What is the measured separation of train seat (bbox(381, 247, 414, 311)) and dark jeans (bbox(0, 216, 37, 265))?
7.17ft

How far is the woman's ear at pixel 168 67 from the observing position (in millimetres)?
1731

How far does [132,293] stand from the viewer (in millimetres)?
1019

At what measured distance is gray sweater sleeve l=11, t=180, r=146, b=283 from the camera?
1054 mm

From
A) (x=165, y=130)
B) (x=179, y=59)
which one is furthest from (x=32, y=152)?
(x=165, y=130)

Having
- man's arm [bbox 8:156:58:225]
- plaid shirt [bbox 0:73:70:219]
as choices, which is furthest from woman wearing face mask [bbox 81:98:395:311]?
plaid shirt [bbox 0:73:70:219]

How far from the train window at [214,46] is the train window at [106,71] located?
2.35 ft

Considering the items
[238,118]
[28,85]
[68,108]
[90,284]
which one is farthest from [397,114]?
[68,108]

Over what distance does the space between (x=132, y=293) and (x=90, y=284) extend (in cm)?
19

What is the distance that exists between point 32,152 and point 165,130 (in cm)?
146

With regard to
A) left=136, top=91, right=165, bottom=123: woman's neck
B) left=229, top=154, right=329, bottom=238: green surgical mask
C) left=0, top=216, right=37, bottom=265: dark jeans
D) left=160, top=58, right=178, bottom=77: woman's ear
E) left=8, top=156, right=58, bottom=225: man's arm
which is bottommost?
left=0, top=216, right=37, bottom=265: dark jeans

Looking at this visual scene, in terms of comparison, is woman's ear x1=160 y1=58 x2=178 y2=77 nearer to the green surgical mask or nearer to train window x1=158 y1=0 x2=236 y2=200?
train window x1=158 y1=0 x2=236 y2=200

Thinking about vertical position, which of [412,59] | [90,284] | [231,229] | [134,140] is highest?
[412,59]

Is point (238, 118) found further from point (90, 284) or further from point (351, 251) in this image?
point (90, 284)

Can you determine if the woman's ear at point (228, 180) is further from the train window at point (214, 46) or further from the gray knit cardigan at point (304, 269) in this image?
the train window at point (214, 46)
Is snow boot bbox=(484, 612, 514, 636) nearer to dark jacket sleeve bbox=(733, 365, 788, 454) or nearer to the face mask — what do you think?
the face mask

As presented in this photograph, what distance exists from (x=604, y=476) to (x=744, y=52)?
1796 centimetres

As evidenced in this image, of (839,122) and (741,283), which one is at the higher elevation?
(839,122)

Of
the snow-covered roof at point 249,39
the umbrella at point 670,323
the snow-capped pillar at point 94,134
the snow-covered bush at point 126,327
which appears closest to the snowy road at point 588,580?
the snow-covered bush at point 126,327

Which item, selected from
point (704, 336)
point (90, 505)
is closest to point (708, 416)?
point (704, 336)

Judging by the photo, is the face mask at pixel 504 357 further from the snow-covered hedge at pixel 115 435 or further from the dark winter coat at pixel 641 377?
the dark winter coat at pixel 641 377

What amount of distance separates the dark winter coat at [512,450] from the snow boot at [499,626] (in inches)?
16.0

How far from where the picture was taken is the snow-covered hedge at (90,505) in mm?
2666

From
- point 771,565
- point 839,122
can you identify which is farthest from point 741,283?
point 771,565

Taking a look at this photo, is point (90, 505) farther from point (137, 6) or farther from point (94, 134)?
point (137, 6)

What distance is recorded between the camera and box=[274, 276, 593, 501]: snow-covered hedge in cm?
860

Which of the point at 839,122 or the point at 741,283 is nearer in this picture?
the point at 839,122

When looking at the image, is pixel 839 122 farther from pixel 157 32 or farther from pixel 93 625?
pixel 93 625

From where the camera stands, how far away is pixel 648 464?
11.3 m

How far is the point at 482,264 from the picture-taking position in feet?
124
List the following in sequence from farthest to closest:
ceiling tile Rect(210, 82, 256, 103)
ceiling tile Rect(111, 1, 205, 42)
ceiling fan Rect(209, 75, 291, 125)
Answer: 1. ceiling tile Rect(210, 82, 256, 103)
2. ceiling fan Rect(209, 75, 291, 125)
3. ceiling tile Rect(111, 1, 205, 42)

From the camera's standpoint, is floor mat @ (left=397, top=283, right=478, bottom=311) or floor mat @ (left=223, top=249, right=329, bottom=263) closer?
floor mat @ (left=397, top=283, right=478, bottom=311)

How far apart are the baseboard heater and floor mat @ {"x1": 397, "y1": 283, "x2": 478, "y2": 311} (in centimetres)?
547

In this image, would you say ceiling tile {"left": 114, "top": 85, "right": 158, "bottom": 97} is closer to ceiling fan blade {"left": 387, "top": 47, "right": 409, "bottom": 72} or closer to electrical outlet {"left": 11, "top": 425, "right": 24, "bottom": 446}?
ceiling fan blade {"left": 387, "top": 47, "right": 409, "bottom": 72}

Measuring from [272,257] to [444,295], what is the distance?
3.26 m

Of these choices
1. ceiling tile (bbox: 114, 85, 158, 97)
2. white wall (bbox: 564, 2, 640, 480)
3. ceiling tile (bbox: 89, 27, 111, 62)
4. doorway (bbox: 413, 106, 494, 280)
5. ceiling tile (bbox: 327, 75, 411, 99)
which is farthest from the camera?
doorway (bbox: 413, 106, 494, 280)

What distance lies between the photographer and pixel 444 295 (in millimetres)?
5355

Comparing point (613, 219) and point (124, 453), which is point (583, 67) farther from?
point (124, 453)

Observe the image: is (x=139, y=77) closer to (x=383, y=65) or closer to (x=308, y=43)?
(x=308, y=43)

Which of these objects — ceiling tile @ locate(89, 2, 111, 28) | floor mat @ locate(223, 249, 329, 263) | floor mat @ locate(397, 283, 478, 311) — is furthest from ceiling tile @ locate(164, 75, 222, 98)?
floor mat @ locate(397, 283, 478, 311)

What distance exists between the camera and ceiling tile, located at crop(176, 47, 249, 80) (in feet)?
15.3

Requirements: From the first line to the last, please quote the material above exactly.

Answer for this exercise:
What is the measured separation of train seat (bbox(381, 247, 414, 311)) and dark jeans (bbox(0, 216, 37, 265))?
7.17ft

How far is the woman's ear at pixel 168 67 from the observing position (in millimetres)?
1731

How far does [132,293] stand from the viewer (in millimetres)?
1019

At what measured distance is gray sweater sleeve l=11, t=180, r=146, b=283 from the camera?
1054 mm

From
A) (x=165, y=130)
B) (x=179, y=59)
which one is furthest from (x=32, y=152)?
(x=165, y=130)

Having
- man's arm [bbox 8:156:58:225]
- plaid shirt [bbox 0:73:70:219]
as choices, which is furthest from woman wearing face mask [bbox 81:98:395:311]?
plaid shirt [bbox 0:73:70:219]

How far from the train window at [214,46] is the train window at [106,71] located?
2.35 ft

Considering the items
[238,118]
[28,85]
[68,108]
[90,284]
which one is farthest from [397,114]?
[68,108]

Over what distance does the space between (x=132, y=293) and (x=90, y=284) extend (in cm)?
19

What is the distance that exists between point 32,152 and point 165,130 (in cm)?
146

With regard to
A) left=136, top=91, right=165, bottom=123: woman's neck
B) left=229, top=154, right=329, bottom=238: green surgical mask
C) left=0, top=216, right=37, bottom=265: dark jeans
D) left=160, top=58, right=178, bottom=77: woman's ear
E) left=8, top=156, right=58, bottom=225: man's arm
which is bottommost?
left=0, top=216, right=37, bottom=265: dark jeans

Looking at this visual scene, in terms of comparison, is woman's ear x1=160 y1=58 x2=178 y2=77 nearer to the green surgical mask or nearer to train window x1=158 y1=0 x2=236 y2=200?
train window x1=158 y1=0 x2=236 y2=200

Thinking about vertical position, which of [412,59] | [90,284] | [231,229] | [134,140] is highest?
[412,59]

Is point (238, 118) found further from point (90, 284) or further from point (351, 251) in this image?
point (90, 284)

Can you determine if the woman's ear at point (228, 180) is further from the train window at point (214, 46) or further from the gray knit cardigan at point (304, 269) in this image?
the train window at point (214, 46)
Is snow boot bbox=(484, 612, 514, 636) nearer to dark jacket sleeve bbox=(733, 365, 788, 454) or nearer to the face mask — what do you think?
the face mask

As presented in this photograph, what distance exists from (x=604, y=476) to (x=744, y=52)?
1796 centimetres

As evidenced in this image, of (839,122) and (741,283), which one is at the higher elevation?
(839,122)

Of
the snow-covered roof at point 249,39
the umbrella at point 670,323
the snow-capped pillar at point 94,134
the snow-covered bush at point 126,327
which appears closest to the snowy road at point 588,580?
the snow-covered bush at point 126,327

Which item, selected from
point (704, 336)
point (90, 505)
is closest to point (708, 416)?
point (704, 336)

Judging by the photo, is the face mask at pixel 504 357 further from the snow-covered hedge at pixel 115 435 or further from the dark winter coat at pixel 641 377?
the dark winter coat at pixel 641 377

What amount of distance separates the dark winter coat at [512,450] from the snow boot at [499,626] (in inches)?
16.0

How far from where the picture was taken is the snow-covered hedge at (90,505) in mm?
2666

From
- point 771,565
- point 839,122
can you identify which is farthest from point 741,283?
point 771,565

Taking a look at this photo, is point (90, 505) farther from point (137, 6) or farther from point (94, 134)?
point (137, 6)

What distance is recorded between the camera and box=[274, 276, 593, 501]: snow-covered hedge in cm?
860

Which of the point at 839,122 or the point at 741,283 is nearer in this picture?
the point at 839,122

When looking at the image, is pixel 839 122 farther from pixel 157 32 or farther from pixel 93 625?
pixel 93 625

From where the camera stands, how far away is pixel 648 464?
11.3 m

How far is the point at 482,264 from the picture-taking position in feet?
124
List the following in sequence from farthest to closest:
ceiling tile Rect(210, 82, 256, 103)
ceiling tile Rect(111, 1, 205, 42)
ceiling fan Rect(209, 75, 291, 125)
Answer: 1. ceiling tile Rect(210, 82, 256, 103)
2. ceiling fan Rect(209, 75, 291, 125)
3. ceiling tile Rect(111, 1, 205, 42)

From the camera's standpoint, is floor mat @ (left=397, top=283, right=478, bottom=311) or floor mat @ (left=223, top=249, right=329, bottom=263) closer?
floor mat @ (left=397, top=283, right=478, bottom=311)

How far apart are the baseboard heater and floor mat @ {"x1": 397, "y1": 283, "x2": 478, "y2": 311} (in centimetres)?
547

In this image, would you say ceiling tile {"left": 114, "top": 85, "right": 158, "bottom": 97} is closer to ceiling fan blade {"left": 387, "top": 47, "right": 409, "bottom": 72} or closer to electrical outlet {"left": 11, "top": 425, "right": 24, "bottom": 446}?
ceiling fan blade {"left": 387, "top": 47, "right": 409, "bottom": 72}

Measuring from [272,257] to [444,295], what is the distance?
3.26 m

Of these choices
1. ceiling tile (bbox: 114, 85, 158, 97)
2. white wall (bbox: 564, 2, 640, 480)
3. ceiling tile (bbox: 89, 27, 111, 62)
4. doorway (bbox: 413, 106, 494, 280)
5. ceiling tile (bbox: 327, 75, 411, 99)
which is farthest from the camera?
doorway (bbox: 413, 106, 494, 280)

What distance lies between the photographer and pixel 444 295 (in millimetres)?
5355

Comparing point (613, 219) and point (124, 453), which is point (583, 67) farther from?
point (124, 453)

Observe the image: is (x=139, y=77) closer to (x=383, y=65) or closer to (x=308, y=43)?
(x=308, y=43)

Which of these objects — ceiling tile @ locate(89, 2, 111, 28) | floor mat @ locate(223, 249, 329, 263) | floor mat @ locate(397, 283, 478, 311) — is furthest from ceiling tile @ locate(164, 75, 222, 98)?
floor mat @ locate(397, 283, 478, 311)

What distance exists between the camera and ceiling tile, located at crop(176, 47, 249, 80) (in feet)?
15.3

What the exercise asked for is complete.